1年ほど使ったものの、Outlook Connectorは完成とは言い難い状態なので、新しい方策を探すことにしました。ITサービスの例に漏れず、一年も目を離すとMicrosoftの製品はがらりと変わってしまうことがあります。
最初に目をつけたのはWindows Vistaの新アプリケーション群です。VistaにはWindows Mail、Windows アドレス帳、Windows カレンダーといったアプリケーションが最初から付いており、ページの余白に困ったVista紹介記事でもよく触れられていました。
新機能だし、Liveに対応しているだろうと思って試したのですが、これがもう、箸にも棒にもかからないってやつです。NokiaのPC Syncはこれらのアプリと同期をとれるのですが、肝心のアプリがLiveサービスとの同期にまったく対応していません。
仕方がないので調べてみて、Windows Live Mailが有望に思えました。

Windows Live Mail

Windows Live MailはWindows XPおよびWindows Vista用の追加アプリとしてMicrosoftが配布しているアプリケーションです。
試しに追加してみると、Hotmailときちんと同期出来ます。また、UIFもかつてのOutlook Expressよりだいぶましになっており、曲がりなりにもコメントツリーらしきものを表示することが出来ます*1複数アカウントにも対応していますので、私の要望も満たすことが出来ます。カレンダーの同期はありませんが、とりあえず目をつむります。使い勝手は割と良さそうです。
ただし、このアプリには大きな疵があります。それを説明するには次の図を見てもらう必要があります。

Windows Live MailはWindows Live Hotmailサービスときちんと同期します。しかし、Windows VistaWindows アドレス帳とは同期しないのです!一方で、NokiaのPC SyncはWindows Live Mailとは同期しません。これはひどく馬鹿馬鹿しい図に見えます。私はWindows アドレス帳やWindowsカレンダーはMicrosoftの新世代データストアだと思っていましたが、Microsoft自身そう思っていないのかもしれません。
結局、Nokiaの携帯との間でデータを同期するには定期的にエクスポートとインポートを行うしかありません。そんなことはしないという結論は数年前に出しています。

Windows Live Mail Beta

さて、Windows Live Mailはカレンダーの同期機能を持っていません。
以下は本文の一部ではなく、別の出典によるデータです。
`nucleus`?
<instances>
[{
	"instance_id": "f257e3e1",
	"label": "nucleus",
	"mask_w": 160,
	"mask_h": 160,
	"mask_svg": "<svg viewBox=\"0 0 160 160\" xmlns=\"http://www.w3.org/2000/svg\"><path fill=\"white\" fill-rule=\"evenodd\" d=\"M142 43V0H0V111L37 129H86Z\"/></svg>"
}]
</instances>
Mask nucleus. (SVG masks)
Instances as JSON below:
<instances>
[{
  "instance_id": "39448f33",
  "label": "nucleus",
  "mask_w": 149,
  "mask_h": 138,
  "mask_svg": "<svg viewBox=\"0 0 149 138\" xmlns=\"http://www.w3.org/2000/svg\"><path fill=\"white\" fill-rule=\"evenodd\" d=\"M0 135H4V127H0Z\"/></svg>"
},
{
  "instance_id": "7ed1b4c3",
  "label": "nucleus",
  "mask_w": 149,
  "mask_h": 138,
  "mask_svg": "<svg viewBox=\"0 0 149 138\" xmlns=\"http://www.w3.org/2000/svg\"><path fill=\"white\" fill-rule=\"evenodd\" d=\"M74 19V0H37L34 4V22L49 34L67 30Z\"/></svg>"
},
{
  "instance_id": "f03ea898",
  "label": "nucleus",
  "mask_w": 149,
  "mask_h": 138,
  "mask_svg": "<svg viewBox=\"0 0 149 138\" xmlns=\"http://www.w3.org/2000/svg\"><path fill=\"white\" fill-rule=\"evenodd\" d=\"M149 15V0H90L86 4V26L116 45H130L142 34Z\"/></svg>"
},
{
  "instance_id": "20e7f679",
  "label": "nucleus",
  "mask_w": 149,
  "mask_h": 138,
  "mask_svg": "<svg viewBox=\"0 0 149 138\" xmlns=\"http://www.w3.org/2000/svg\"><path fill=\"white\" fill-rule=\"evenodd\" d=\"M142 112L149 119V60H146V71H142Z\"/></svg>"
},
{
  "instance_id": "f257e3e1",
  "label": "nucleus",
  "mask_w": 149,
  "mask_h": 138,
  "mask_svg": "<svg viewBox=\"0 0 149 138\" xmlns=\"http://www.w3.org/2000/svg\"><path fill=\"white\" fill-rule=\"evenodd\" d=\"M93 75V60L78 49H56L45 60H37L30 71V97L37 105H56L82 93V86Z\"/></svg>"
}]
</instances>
しかし、昨年の末頃に出たベータ版はWindows Live Calendarとの同期機能を持っています。試しに入れてみたところ、確かに同期しますが、上に列挙したWindows Live Mailの欠点はそのままです。また、やはりWindows カレンダーとの同期機能はありませんでした。さらに、メールとカレンダーは同じウィンドウの中で切り替えられるのに、アドレス帳は別ウィンドウがポップするというちぐはぐな設計になっています。
Windows Live Mail Betaは、昨年終わり頃に配布が始まったあと、一切アップデートが加えられていないようです。一方でWindows Live Mail自身はアップデートが継続されています。Betaは置いてきぼりなのでしょうか。心配していましたが、どうやらWindows Live Essentialsに含まれるWindows Live Mailでは、カレンダー同期を使えるようです。
最後に、このソフト(Beta)を使っていて久しぶりに文字化けを目にしました。

Windows アドレス帳

実は、Windows Live Mail ( betaも)のアドレス帳とWindows アドレス帳には共通の欠点があります。どちらも、名前に読み仮名をつけられません。馬鹿な話で、当然の帰結としてアドレス帳をあいうえお順に並べることは出来ません。あかさたなでクイック分類などという気の利いた機能もありません。こうして作ったアドレス帳を携帯に転送したとき、読み仮名によるインクリメンタル・サーチ無しでどうやってアドレスを選べばいいのか、私には想像が付きません。毎回漢字変換して検索ですか?冗談はやめてください。